PASSAGE GIVEN:
The Double Dip
The Nattering One muses... long ago in these pages we predicted the double dip.
We keep hearing all these stories about recovery from the pollyannas we know. We quip, what recovery?
The markets are jury rigged and contrived, witnessed by the stock market level and real estate prices being completely false.
As stated before, the equation is simple...
Bail out all you like... until real durable economic jobs are created domestically, there shall be no recovery.
We differ with Mr. Altman in only one aspect, inflation is anything but negligible and tame.
Much like the guvmints unemployment number at 9%, the inflation number at 3% is missing something... the truthful number one in front of it.
19% and 13% would be accurate numbers for unemployment and inflation respectively.
In Greece it's reported that something like 50% of ALL jobs are Government or Government related. Outside of tourism and olive oil they produce NOTHING.
Greece have been in technical default fo something like 100 of the last 150 years. They have no industry that exists anymore that they can even tax to make it look as if they are even trying.
We have institutionalized and fed a dysfunctional and corrupt, gluttonous, slothful, over-paid and under-performing Government for decades. WE ARE GREECE.

EXTRACTED INFORMATION:

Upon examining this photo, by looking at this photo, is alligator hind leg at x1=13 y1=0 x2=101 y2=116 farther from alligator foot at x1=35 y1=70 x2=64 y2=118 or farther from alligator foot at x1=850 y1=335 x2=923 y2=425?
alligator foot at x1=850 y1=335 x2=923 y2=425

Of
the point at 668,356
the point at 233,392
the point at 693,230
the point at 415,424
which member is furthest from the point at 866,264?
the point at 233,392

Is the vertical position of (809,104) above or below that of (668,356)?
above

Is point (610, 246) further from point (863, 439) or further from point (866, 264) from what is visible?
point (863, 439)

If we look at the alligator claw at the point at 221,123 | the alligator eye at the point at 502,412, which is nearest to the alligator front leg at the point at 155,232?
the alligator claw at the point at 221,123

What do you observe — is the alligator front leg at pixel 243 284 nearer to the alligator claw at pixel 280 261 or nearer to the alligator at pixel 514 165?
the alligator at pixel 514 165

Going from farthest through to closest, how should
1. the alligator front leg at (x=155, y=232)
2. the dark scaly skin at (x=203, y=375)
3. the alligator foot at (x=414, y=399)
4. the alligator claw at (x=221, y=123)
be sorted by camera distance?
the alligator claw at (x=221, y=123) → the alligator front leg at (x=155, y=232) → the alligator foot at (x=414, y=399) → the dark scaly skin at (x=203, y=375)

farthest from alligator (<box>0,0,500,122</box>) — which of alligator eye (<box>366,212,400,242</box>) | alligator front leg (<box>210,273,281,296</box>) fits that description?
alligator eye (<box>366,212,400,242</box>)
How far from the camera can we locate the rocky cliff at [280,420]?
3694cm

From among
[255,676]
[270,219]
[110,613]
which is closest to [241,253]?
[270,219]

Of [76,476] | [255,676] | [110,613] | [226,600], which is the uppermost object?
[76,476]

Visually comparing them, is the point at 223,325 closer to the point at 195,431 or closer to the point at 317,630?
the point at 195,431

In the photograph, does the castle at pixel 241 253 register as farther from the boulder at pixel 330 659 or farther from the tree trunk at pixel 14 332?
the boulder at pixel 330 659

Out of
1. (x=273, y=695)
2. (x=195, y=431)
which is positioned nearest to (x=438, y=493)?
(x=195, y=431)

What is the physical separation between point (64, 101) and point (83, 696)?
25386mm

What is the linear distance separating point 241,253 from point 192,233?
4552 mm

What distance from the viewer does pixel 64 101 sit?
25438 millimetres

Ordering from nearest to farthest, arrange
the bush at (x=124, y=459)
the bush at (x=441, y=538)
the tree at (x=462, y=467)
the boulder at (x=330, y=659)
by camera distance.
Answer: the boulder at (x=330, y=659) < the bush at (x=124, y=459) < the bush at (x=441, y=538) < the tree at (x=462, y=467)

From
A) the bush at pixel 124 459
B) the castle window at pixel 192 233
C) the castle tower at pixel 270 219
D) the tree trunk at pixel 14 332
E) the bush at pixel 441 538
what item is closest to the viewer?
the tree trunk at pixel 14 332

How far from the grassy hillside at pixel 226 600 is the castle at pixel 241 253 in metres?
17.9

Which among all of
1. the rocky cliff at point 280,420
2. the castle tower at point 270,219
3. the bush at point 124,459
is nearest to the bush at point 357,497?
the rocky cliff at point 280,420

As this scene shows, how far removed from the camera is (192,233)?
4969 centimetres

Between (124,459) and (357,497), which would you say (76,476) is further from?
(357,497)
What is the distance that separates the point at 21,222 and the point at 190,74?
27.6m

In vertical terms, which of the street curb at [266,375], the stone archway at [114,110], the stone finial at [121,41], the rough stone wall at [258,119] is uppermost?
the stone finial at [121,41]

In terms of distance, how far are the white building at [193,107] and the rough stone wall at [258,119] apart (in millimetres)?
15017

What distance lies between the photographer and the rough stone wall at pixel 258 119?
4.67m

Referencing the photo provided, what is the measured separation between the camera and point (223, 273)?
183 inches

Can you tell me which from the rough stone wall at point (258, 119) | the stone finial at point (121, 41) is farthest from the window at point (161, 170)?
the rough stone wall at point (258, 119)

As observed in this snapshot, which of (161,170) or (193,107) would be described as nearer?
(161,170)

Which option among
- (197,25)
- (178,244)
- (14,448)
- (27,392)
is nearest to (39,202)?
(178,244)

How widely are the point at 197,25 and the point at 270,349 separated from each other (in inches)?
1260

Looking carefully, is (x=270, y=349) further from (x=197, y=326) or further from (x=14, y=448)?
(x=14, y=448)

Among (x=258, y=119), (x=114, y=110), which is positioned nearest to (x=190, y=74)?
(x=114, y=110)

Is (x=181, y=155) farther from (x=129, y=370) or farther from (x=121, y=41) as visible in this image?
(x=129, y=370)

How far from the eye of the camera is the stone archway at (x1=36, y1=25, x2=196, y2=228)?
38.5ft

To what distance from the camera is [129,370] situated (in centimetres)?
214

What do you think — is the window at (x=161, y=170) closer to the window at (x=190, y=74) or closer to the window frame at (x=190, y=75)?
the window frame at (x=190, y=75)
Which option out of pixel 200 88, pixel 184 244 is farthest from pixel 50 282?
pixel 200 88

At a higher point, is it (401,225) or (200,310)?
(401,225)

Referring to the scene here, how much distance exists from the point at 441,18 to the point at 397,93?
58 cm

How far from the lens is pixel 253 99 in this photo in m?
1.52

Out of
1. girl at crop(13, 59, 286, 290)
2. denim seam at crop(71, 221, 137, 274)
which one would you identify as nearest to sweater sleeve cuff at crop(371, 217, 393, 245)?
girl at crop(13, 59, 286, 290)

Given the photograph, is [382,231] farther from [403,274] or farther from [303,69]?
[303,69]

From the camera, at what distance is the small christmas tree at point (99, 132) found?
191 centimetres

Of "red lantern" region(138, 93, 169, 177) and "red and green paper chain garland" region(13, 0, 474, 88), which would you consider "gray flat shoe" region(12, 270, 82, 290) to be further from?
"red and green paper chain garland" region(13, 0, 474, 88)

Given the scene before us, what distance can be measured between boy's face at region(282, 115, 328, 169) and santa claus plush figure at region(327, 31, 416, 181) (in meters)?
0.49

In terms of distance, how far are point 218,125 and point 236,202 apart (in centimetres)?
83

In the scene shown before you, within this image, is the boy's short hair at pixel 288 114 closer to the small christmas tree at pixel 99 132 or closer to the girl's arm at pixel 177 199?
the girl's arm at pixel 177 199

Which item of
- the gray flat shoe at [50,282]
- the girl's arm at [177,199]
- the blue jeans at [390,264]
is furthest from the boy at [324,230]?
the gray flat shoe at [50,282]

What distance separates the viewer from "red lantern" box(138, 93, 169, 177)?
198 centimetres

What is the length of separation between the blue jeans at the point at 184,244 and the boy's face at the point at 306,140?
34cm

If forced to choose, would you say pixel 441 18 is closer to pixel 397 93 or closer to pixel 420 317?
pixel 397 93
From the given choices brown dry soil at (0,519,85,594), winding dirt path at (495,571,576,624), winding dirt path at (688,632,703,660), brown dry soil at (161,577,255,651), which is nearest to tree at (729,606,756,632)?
---
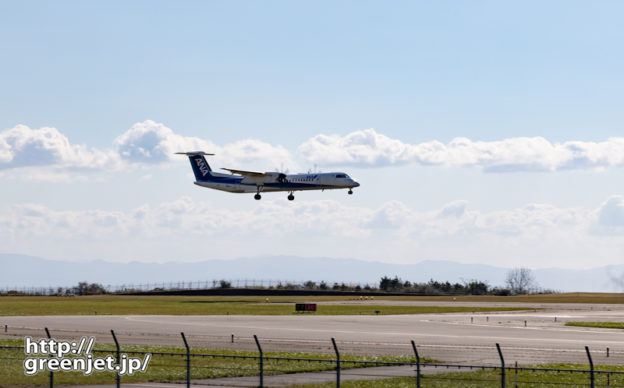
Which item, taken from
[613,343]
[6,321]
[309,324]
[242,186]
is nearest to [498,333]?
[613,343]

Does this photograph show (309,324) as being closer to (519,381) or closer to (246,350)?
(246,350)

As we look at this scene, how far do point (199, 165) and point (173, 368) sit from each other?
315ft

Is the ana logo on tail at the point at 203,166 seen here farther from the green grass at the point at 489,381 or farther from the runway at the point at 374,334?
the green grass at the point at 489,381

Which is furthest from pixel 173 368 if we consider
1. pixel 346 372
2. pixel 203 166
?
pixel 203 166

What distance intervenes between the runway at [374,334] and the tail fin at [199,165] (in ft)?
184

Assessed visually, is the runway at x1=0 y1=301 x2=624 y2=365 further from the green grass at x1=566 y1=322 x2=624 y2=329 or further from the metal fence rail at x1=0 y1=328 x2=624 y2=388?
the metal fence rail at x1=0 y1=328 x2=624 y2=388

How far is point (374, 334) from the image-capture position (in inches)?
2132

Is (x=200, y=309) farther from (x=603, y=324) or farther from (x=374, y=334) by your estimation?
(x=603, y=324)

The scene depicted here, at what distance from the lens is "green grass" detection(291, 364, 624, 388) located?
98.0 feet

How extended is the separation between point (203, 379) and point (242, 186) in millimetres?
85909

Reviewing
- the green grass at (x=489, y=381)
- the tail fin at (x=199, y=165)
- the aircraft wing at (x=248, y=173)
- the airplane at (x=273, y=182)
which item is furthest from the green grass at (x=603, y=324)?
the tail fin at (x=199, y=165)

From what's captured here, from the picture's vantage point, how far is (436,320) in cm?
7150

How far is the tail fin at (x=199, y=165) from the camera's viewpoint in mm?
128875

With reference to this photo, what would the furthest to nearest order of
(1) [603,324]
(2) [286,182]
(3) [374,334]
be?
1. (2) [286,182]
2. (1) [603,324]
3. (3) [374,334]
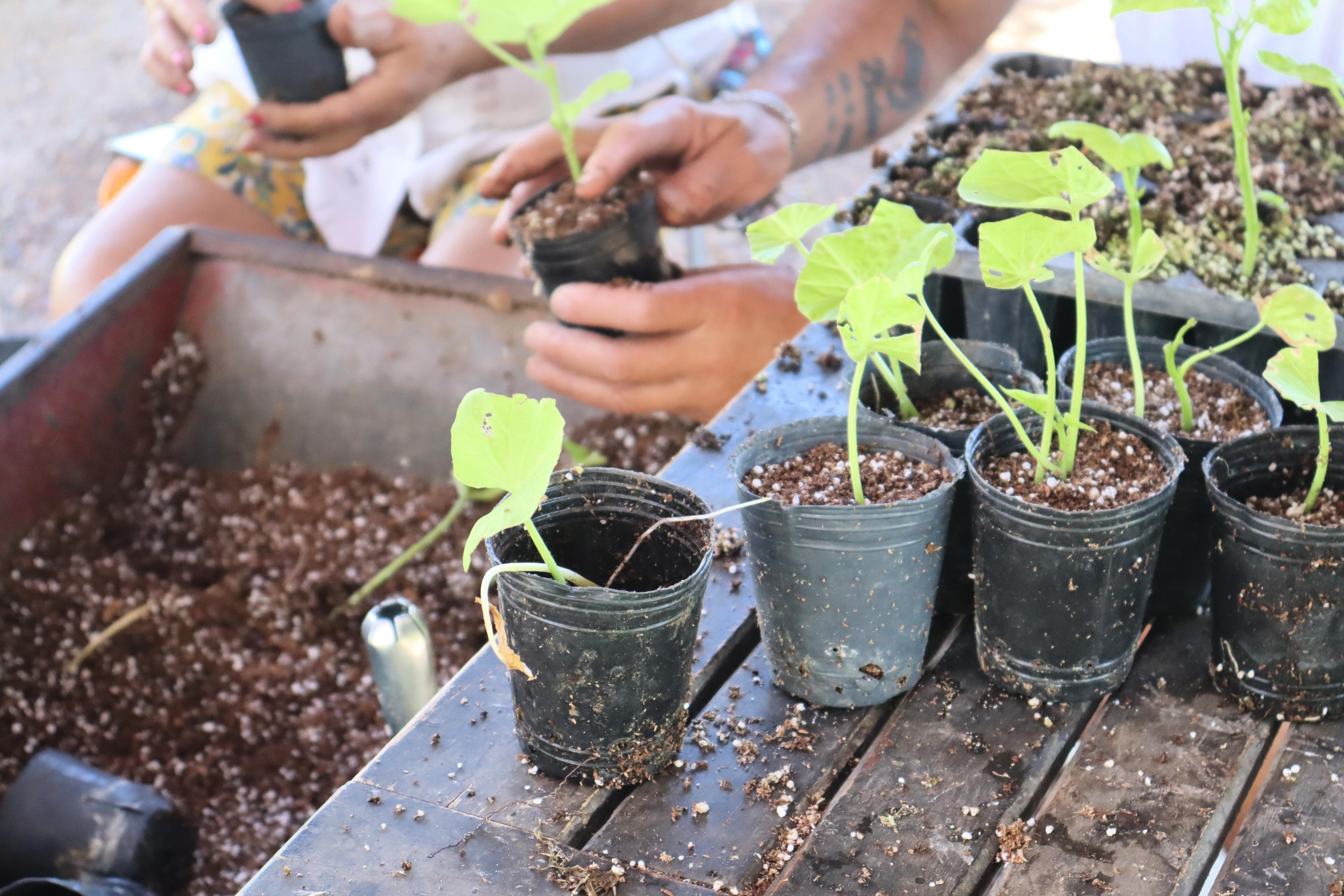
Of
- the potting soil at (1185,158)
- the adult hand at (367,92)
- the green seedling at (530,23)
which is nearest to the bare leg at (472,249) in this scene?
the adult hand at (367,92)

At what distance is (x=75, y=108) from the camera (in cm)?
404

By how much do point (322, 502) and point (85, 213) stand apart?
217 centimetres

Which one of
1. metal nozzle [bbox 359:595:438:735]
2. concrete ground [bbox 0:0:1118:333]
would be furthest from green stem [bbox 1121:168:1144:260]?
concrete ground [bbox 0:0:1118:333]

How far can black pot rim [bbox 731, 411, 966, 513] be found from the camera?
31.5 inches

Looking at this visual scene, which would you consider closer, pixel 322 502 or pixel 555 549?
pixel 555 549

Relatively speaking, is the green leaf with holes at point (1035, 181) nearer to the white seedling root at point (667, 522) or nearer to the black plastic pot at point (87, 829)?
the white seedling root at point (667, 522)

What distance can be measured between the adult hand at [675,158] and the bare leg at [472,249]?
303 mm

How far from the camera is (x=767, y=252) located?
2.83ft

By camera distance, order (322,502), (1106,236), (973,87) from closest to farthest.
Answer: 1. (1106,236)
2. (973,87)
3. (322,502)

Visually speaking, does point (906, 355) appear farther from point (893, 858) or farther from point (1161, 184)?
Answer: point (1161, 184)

REQUIRED TASKS:
1. List every percentage figure that appears in the double dip post.
2. Translate this sentence from the double dip post into Spanish: "Bail out all you like... until real durable economic jobs are created domestically, there shall be no recovery."
3. From the double dip post, quote everything from "We differ with" down to "are even trying.".
The items have no connection to the post on the double dip.

ANSWERS TO THE TASKS:
1. 9%, 3%, 19%, 13%, 50%

2. Rescaten todo lo que quieran... hasta que se creen en el país empleos económicos reales y duraderos, no habrá recuperación.

3.
We differ with Mr. Altman in only one aspect, inflation is anything but negligible and tame.
Much like the guvmints unemployment number at 9%, the inflation number at 3% is missing something... the truthful number one in front of it.
19% and 13% would be accurate numbers for unemployment and inflation respectively.
In Greece it's reported that something like 50% of ALL jobs are Government or Government related. Outside of tourism and olive oil they produce NOTHING.
Greece have been in technical default fo something like 100 of the last 150 years. They have no industry that exists anymore that they can even tax to make it look as if they are even trying.